An exact copy of all the data is required.
#####
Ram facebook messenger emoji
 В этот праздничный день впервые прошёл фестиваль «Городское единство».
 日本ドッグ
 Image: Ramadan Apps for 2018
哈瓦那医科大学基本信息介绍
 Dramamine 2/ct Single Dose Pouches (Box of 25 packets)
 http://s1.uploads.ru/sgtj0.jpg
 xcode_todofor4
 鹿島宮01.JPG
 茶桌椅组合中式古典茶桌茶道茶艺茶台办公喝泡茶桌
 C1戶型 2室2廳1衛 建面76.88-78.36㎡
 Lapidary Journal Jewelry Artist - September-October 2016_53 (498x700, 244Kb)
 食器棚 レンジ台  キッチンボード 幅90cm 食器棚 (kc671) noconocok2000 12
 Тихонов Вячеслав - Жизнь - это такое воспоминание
#####
> _FINAL ANSWER_:
Ram facebook messenger emoji
 В этот праздничный день впервые прошёл фестиваль «Городское единство».
 日本ドッグ
 Image: Ramadan Apps for 2018
哈瓦那医科大学基本信息介绍
 Dramamine 2/ct Single Dose Pouches (Box of 25 packets)
 http://s1.uploads.ru/sgtj0.jpg
 xcode_todofor4
 鹿島宮01.JPG
 茶桌椅组合中式古典茶桌茶道茶艺茶台办公喝泡茶桌
 C1戶型 2室2廳1衛 建面76.88-78.36㎡
 Lapidary Journal Jewelry Artist - September-October 2016_53 (498x700, 244Kb)
 食器棚 レンジ台  キッチンボード 幅90cm 食器棚 (kc671) noconocok2000 12
 Тихонов Вячеслав - Жизнь - это такое воспоминание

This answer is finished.